Short text fragments from websites =>
_____

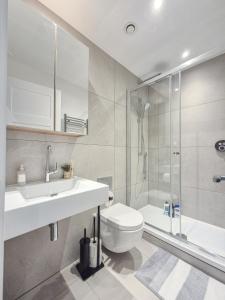 a bathroom with a sink and a toilet and a shower at Regents Park 3-BR flat w. balcony near Marylebone in London +226 photos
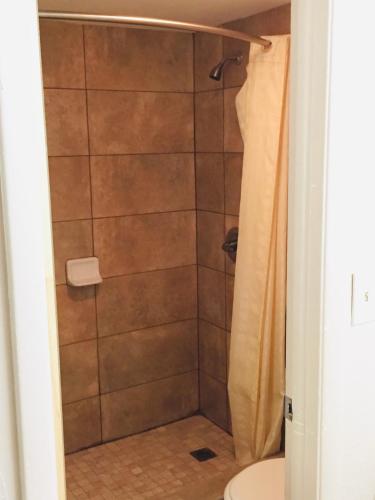 a bathroom with a shower with a toilet at Masters Inn in Seffner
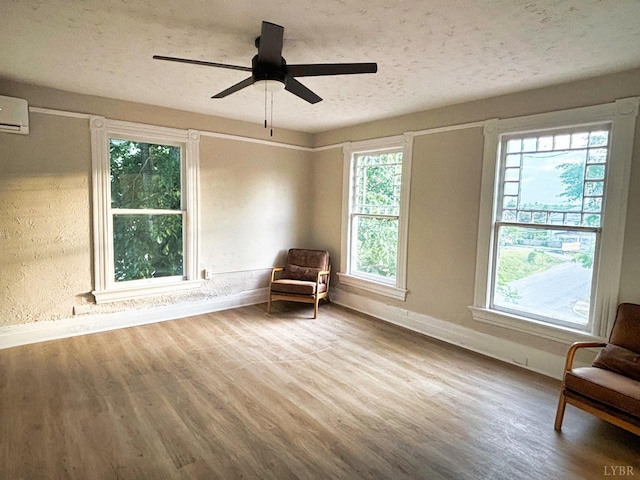 850 Rivermont Ave, Lynchburg, VA 24504 - unfurnished room with baseboards, wood finished floors, a textured ceiling, a ceiling fan, and an AC wall unit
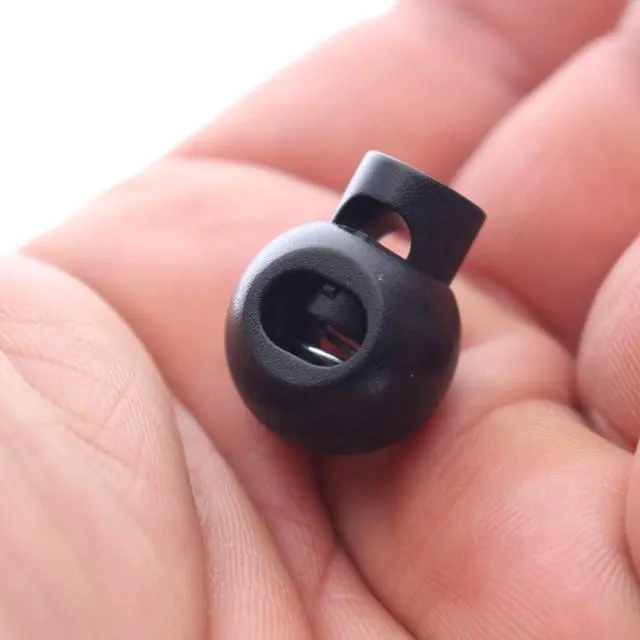 Alt view image 2 of 7 - Premium Single Hole Cord Locks - Small Round Plastic Pop Toggle Bead with Spring Lock
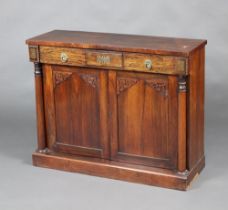 A William IV rosewood chiffonier fitted a drawer above cupboard enclosed by a panelled door with
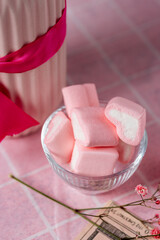 pink marshmallows in the shape of a heart on a festive table, Birthday, Valentine's Day, pink tablecloth on the table, marshmallows, ribbons, light background, still life, preparation for the holiday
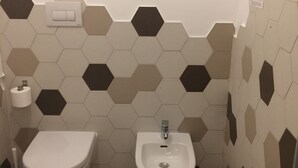 A bathroom with a toilet, bidet, and hexagonal patterned wall tiles. - Apeiron (Corigliano-Rossano)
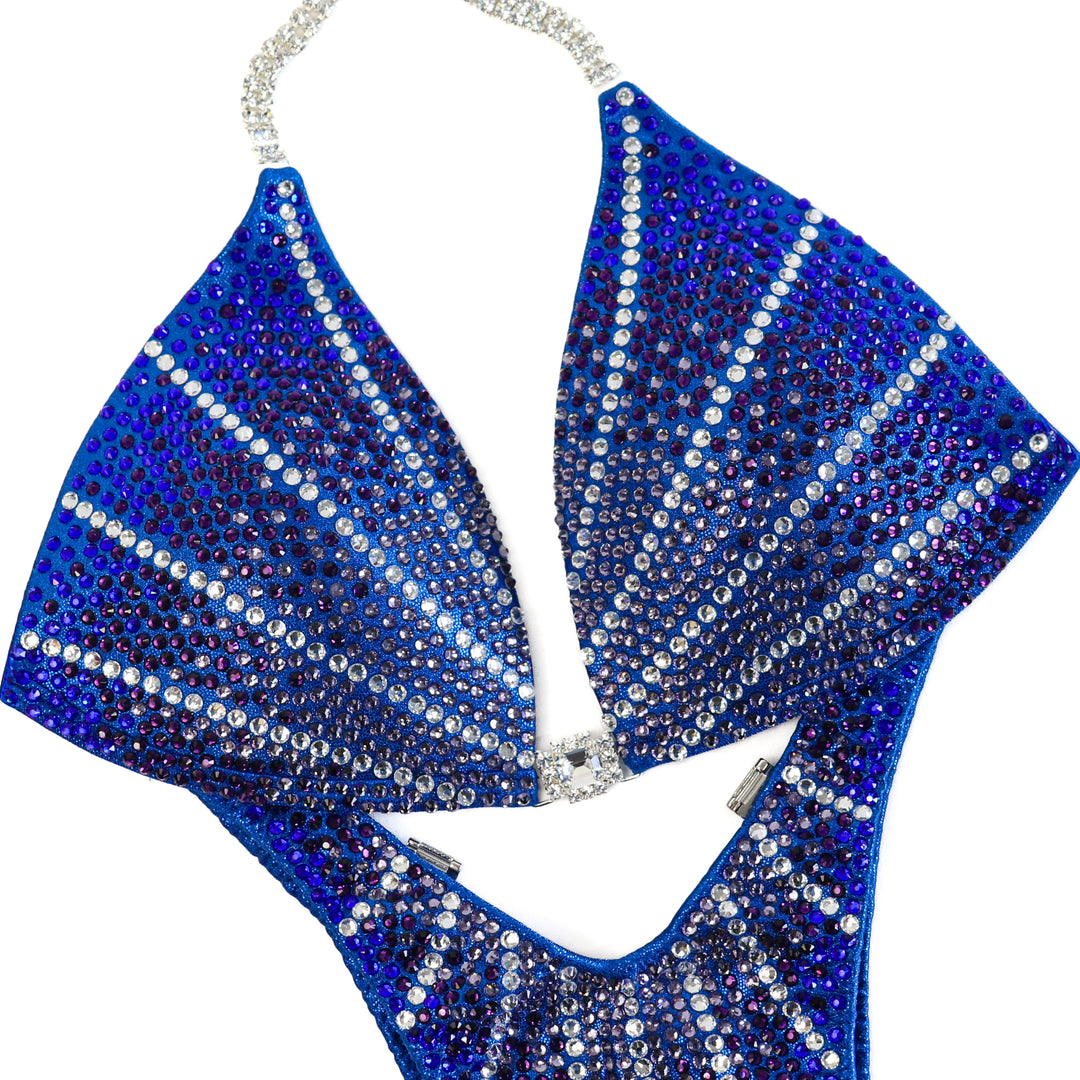 Introducing the Blue Amethyst Galaxy competition suit, a stunning choice for female figure competitors. With its unique design and beautiful colors, this suit ensures you'll dazzle on stage. Stand out and make a statement with this captivating piece.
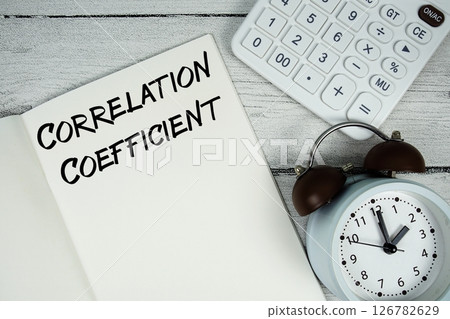 Correlation Coefficient text on paper notebook page with alarm clock and calculator on wooden background Correlation Coefficient text on paper notebook page with alarm clock and calculator on wooden background 126782629
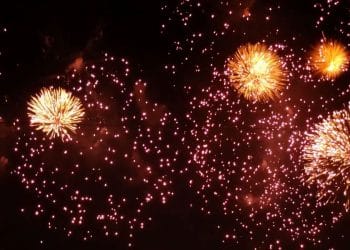 Fogos de artifício dourados brilhando e explodindo contra um céu escuro durante uma celebração noturna.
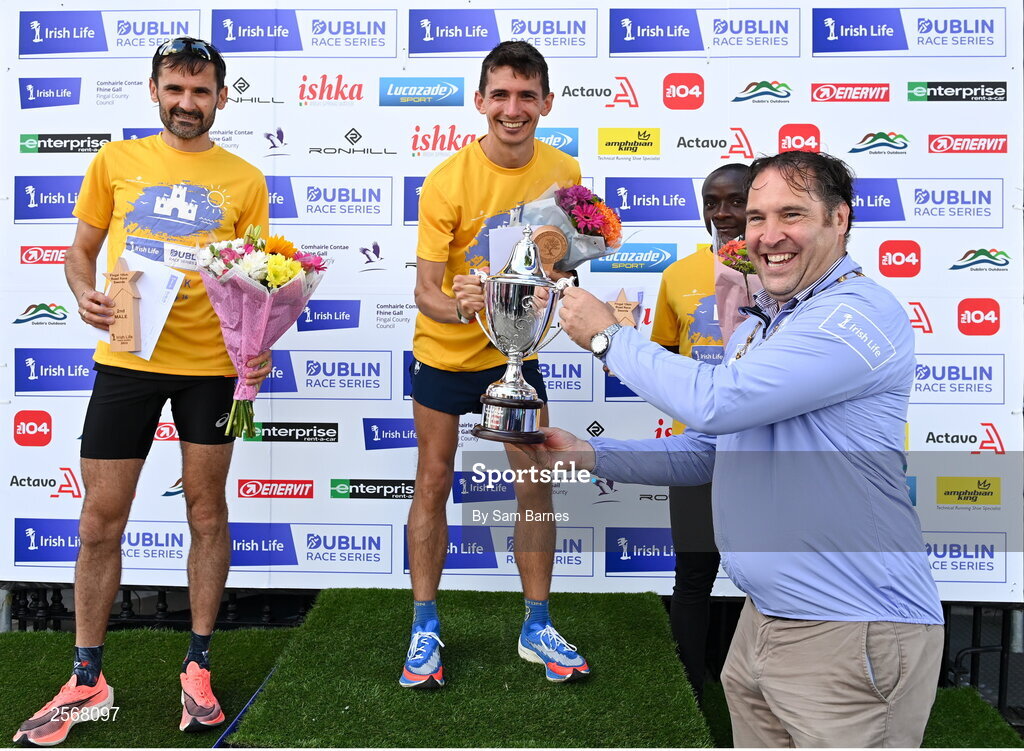 16 July 2023; Emmet Jennings of Dundrum South Dublin AC, centre, is presented with the cup by Mayor of Fingal, Councillor Adrian Henchy, after winning the men's race during the 2023 Irish Life Dublin Race Series-Fingal 10km which took place on Sunday 16th of July at Swords in Dublin. Photo by Sam Barnes/Sportsfile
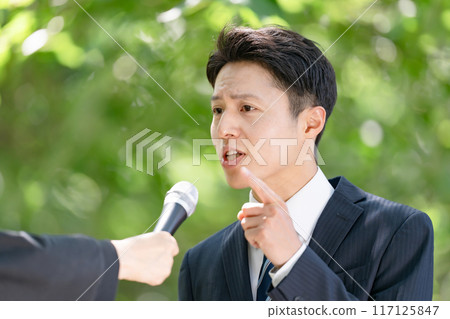 A man giving a passionate speech during a street interview 117125847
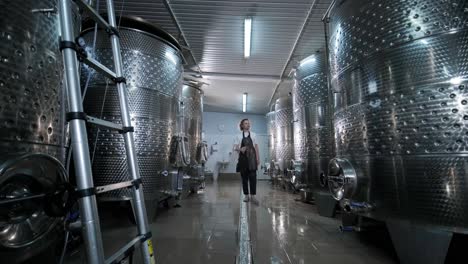 a happy successful farmer or winemaker is walking in the middle of wine tanks and checking a fermentation grade of high quality wine production in a modern winemaking facility or winery.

_____

EXERCISE AIM => All of the data must be set down exactly, with no pictures included.

WRITTEN ANSWER =>
 a bathroom with a sink and a toilet and a shower at Regents Park 3-BR flat w. balcony near Marylebone in London +226 photos
 a bathroom with a shower with a toilet at Masters Inn in Seffner
 850 Rivermont Ave, Lynchburg, VA 24504 - unfurnished room with baseboards, wood finished floors, a textured ceiling, a ceiling fan, and an AC wall unit
 Alt view image 2 of 7 - Premium Single Hole Cord Locks - Small Round Plastic Pop Toggle Bead with Spring Lock
 A William IV rosewood chiffonier fitted a drawer above cupboard enclosed by a panelled door with
 pink marshmallows in the shape of a heart on a festive table, Birthday, Valentine's Day, pink tablecloth on the table, marshmallows, ribbons, light background, still life, preparation for the holiday
 A bathroom with a toilet, bidet, and hexagonal patterned wall tiles. - Apeiron (Corigliano-Rossano)
 Introducing the Blue Amethyst Galaxy competition suit, a stunning choice for female figure competitors. With its unique design and beautiful colors, this suit ensures you'll dazzle on stage. Stand out and make a statement with this captivating piece.
 Correlation Coefficient text on paper notebook page with alarm clock and calculator on wooden background Correlation Coefficient text on paper notebook page with alarm clock and calculator on wooden background 126782629
 Fogos de artifício dourados brilhando e explodindo contra um céu escuro durante uma celebração noturna.
 16 July 2023; Emmet Jennings of Dundrum South Dublin AC, centre, is presented with the cup by Mayor of Fingal, Councillor Adrian Henchy, after winning the men's race during the 2023 Irish Life Dublin Race Series-Fingal 10km which took place on Sunday 16th of July at Swords in Dublin. Photo by Sam Barnes/Sportsfile
 A man giving a passionate speech during a street interview 117125847
 a happy successful farmer or winemaker is walking in the middle of wine tanks and checking a fermentation grade of high quality wine production in a modern winemaking facility or winery.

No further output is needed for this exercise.